What Saturday’s Week 3 lacked in quality, it compensated for in quantity.
A slate short on high-profile upsets still saw teams ranked Nos. 9, 13, 15, 20 and 21 in the AP Poll take it on the chin. Anyone making power ratings understands the magnitude of sorting through a mess like this.
That’s why we have not one, but two savvy college football experts here to gauge how the college football landscape stacks up heading into Week 4.
It’s a Sunday tradition like no other: Brett McMurphy’s AP Top 25 ballot versus Collin Wilson’s Power Ratings. Iron indeed sharpens iron.
Here are the biggest discrepancies and highlights from both lists.
Brett McMurphy's AP Top 25 Ballot Entering Week 3
AP denotes Brett McMurphy's Associated Press Top 25 ballot.
PR denotes Collin Wilson's College Football Betting Power Ratings.
1
Alabama
1
2
Georgia
2
3
Oregon
18
The Ducks waddled into Columbus last Saturday, dispatched Ohio State as a 14.5-point underdog, and perhaps most importantly, left nothing but a lone rubber duck at midfield in a troll move that Ryan Day can only respect.
However, the biggest takeaway isn’t Oregon’s rise, but rather its downgrade after Week 3.
Although McMurphy held firm at No. 3 for the second-consecutive week, Wilson dropped them from No. 16 to 18 despite a huge win over Stony Brook.
Granted, Oregon had to shake off some cobwebs. It led by 10 in the first half before ripping off 31 unanswered down the stretch.
Collin wasn’t bullish on the Ducks this week, but he may have no choice from here on out: They should be laying big chalk against Arizona, Stanford and Cal the next three weeks, leading up to a crucial showdown at UCLA.
4
Penn State
5
5
Iowa
16
6
Texas A&M
6
7
Oklahoma
4
8
Cincinnati
10
9
Clemson
11
OK, so not a huge discrepancy, but I’d be remiss to not highlight the Tigers.
How about this for some punishment: Clemson falls from No. 7 to 9 in McMurphy’s ballot, while the Tigers drop completely out of Wilson’s top 10 from No. 3 to No. 11 — despite winning last week!
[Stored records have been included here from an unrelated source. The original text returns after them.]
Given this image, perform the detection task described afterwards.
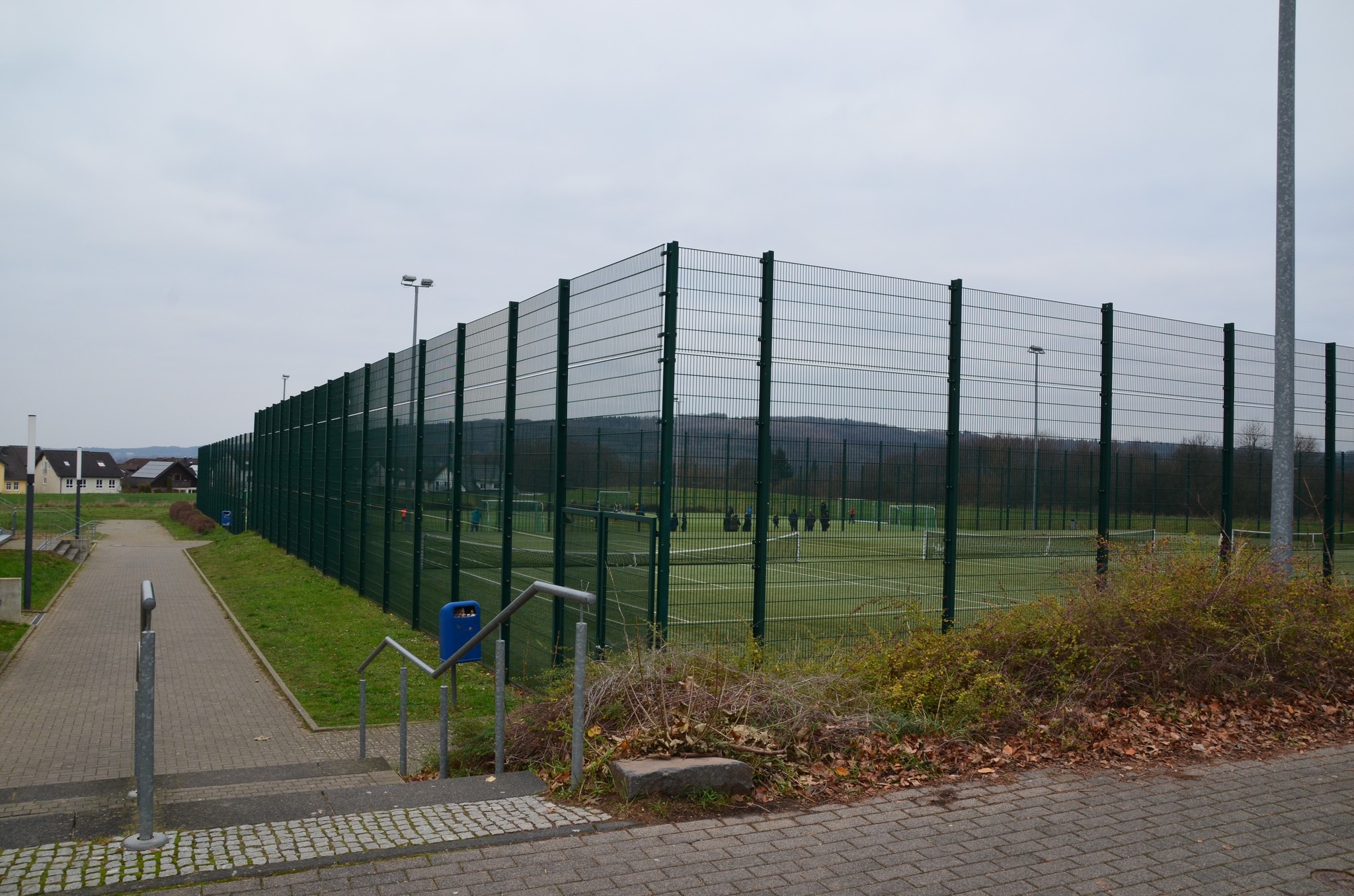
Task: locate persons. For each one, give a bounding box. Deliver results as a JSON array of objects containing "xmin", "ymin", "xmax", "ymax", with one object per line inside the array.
[
  {"xmin": 772, "ymin": 513, "xmax": 779, "ymax": 529},
  {"xmin": 806, "ymin": 509, "xmax": 816, "ymax": 531},
  {"xmin": 789, "ymin": 509, "xmax": 798, "ymax": 531},
  {"xmin": 641, "ymin": 504, "xmax": 646, "ymax": 516},
  {"xmin": 848, "ymin": 506, "xmax": 855, "ymax": 523},
  {"xmin": 347, "ymin": 501, "xmax": 361, "ymax": 516},
  {"xmin": 723, "ymin": 513, "xmax": 733, "ymax": 532},
  {"xmin": 398, "ymin": 509, "xmax": 406, "ymax": 525},
  {"xmin": 819, "ymin": 500, "xmax": 827, "ymax": 520},
  {"xmin": 619, "ymin": 504, "xmax": 623, "ymax": 514},
  {"xmin": 748, "ymin": 506, "xmax": 753, "ymax": 519},
  {"xmin": 571, "ymin": 499, "xmax": 577, "ymax": 523},
  {"xmin": 681, "ymin": 515, "xmax": 687, "ymax": 532},
  {"xmin": 655, "ymin": 505, "xmax": 659, "ymax": 522},
  {"xmin": 470, "ymin": 506, "xmax": 481, "ymax": 532},
  {"xmin": 820, "ymin": 510, "xmax": 830, "ymax": 531},
  {"xmin": 613, "ymin": 501, "xmax": 618, "ymax": 522},
  {"xmin": 635, "ymin": 503, "xmax": 641, "ymax": 515},
  {"xmin": 670, "ymin": 513, "xmax": 679, "ymax": 532},
  {"xmin": 730, "ymin": 514, "xmax": 741, "ymax": 531},
  {"xmin": 742, "ymin": 514, "xmax": 752, "ymax": 532},
  {"xmin": 728, "ymin": 506, "xmax": 734, "ymax": 515}
]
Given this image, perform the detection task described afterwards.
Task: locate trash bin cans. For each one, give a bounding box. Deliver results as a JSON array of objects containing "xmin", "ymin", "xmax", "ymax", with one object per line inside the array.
[
  {"xmin": 221, "ymin": 511, "xmax": 233, "ymax": 529},
  {"xmin": 439, "ymin": 600, "xmax": 482, "ymax": 664}
]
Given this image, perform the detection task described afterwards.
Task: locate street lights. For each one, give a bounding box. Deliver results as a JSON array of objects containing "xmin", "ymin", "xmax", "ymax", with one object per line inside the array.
[
  {"xmin": 1026, "ymin": 345, "xmax": 1046, "ymax": 530},
  {"xmin": 282, "ymin": 374, "xmax": 288, "ymax": 401},
  {"xmin": 399, "ymin": 274, "xmax": 435, "ymax": 512}
]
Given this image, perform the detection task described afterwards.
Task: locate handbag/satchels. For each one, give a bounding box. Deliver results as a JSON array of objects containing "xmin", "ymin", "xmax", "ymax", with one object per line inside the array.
[{"xmin": 827, "ymin": 523, "xmax": 830, "ymax": 529}]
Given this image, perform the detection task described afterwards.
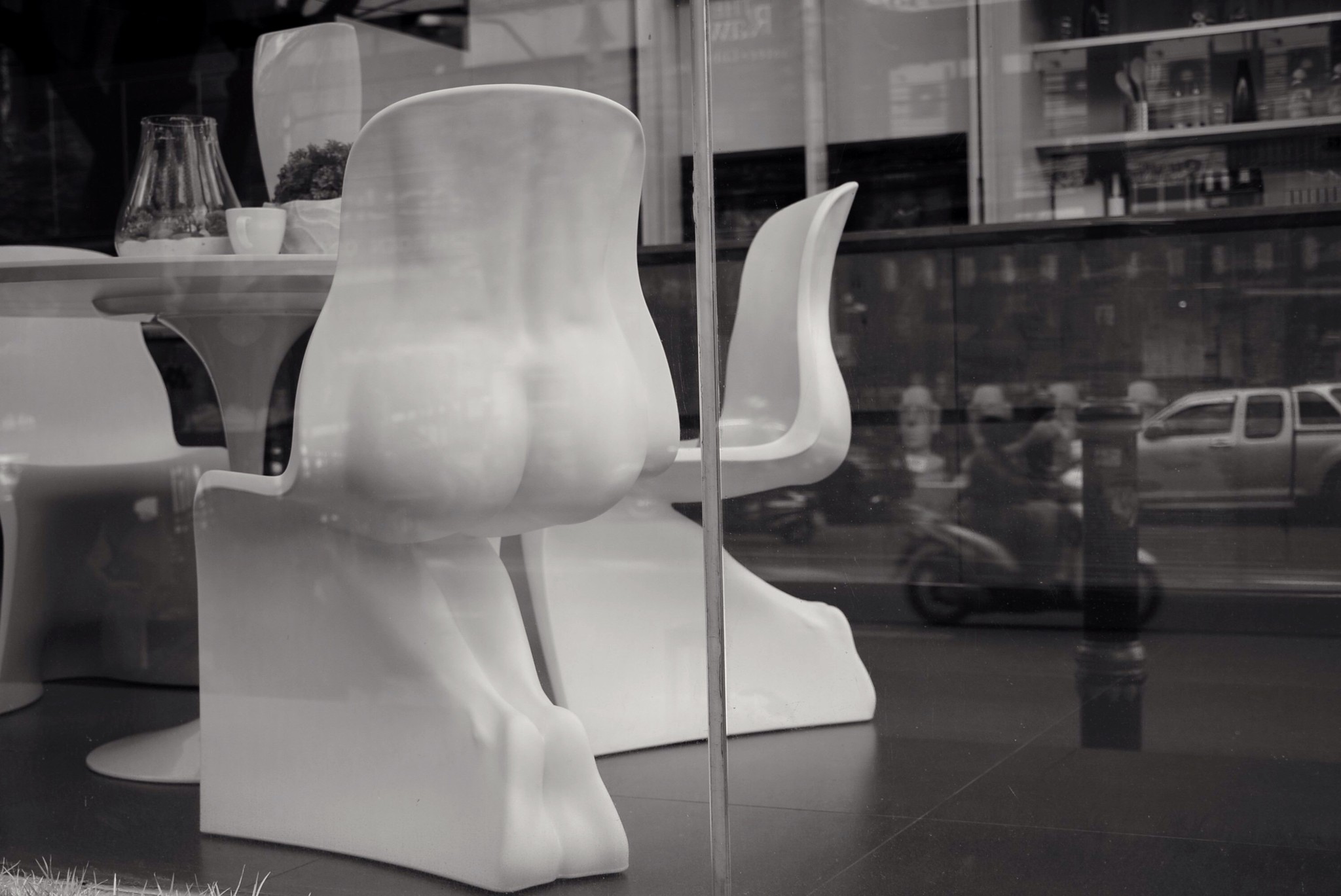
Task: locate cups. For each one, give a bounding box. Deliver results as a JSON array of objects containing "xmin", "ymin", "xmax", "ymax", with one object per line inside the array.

Then again, Clemson fans, -28.5 bettors or others clinging to futures suffered more heartache than pleasure this Saturday.
A Georgia Tech team that lost to Northern Illinois — which lost by 53 to Michigan, which isn’t back — walked out of Death Valley with a 14-8 loss. At that point, you may as well register it as a win for the Yellow Jackets.
Quarterback D.J. Uiagalelei seems to be regressing, and the offensive line couldn’t block a row of scarecrows. But similar to Oregon, where’s the loss on this schedule?
- at NC State
- Boston College
- at Syracuse
- at Pitt
- Florida State
- at Louisville
- UConn
- Wake Forest
- at South Carolina
Relegate the Tigers to the Pac-12 if they can’t cover against UConn.
10
Florida
8
11
Ohio State
3
12
Notre Dame
19
13
Arkansas
24
Collin caved and pushed his Razorbacks into the Top 25, but there’s still disagreement – mainly because McMurphy slid them in at No. 13.
The sole purpose of Arkansas’ offense the last few years was to just give us SEC over bettors at least 14 points on the scoreboard — literally, the bare minimum.
Kendal Briles, however, was placed on this planet to cover totals himself. And so help me, if Arkansas isn’t top-10 in big-play rate by season’s end behind the mastermind offensive coordinator, I will consider etching K.J. Jefferson’s Heisman stance onto my rear.
Arkansas is winning, and it’s winning big.
It slow-cooked Rice in the opener despite a slow first half, then welcomed Texas to the SEC by flipping the Horns down. This past week, the Razorbacks took flight and ate up 336 yards through the air against Georgia Southern.
14
BYU
54
15
Ole Miss
13
16
Wisconsin
7
17
Iowa State
12
18
North Carolina
14
19
Michigan
17
20
Liberty
40
21
Michigan State
36
All the 2021 Michigan State team does is score on its first play from scrimmage and beat the ever-living hell out of whoever it’s facing.
The Spartans make a nice little entrance into the Top 25 after beating Miami by 21 and single-handedly assuring Manny Diaz is fired from his post at the end of the season.
Mel Tucker was initially an odd hire from Colorado, but he’s taking advantage of his dream job in East Lansing. Forty-one players on the roster are new, including a slew of transfers who have already propelled the program to 3-0 this fall.
Tucker’s still got a long way to go in getting to the top of the Big Ten, but I’ll watch him ruin parlay legs on a weekly basis; he’s already notched four outright wins as a ‘dog in 10 career games.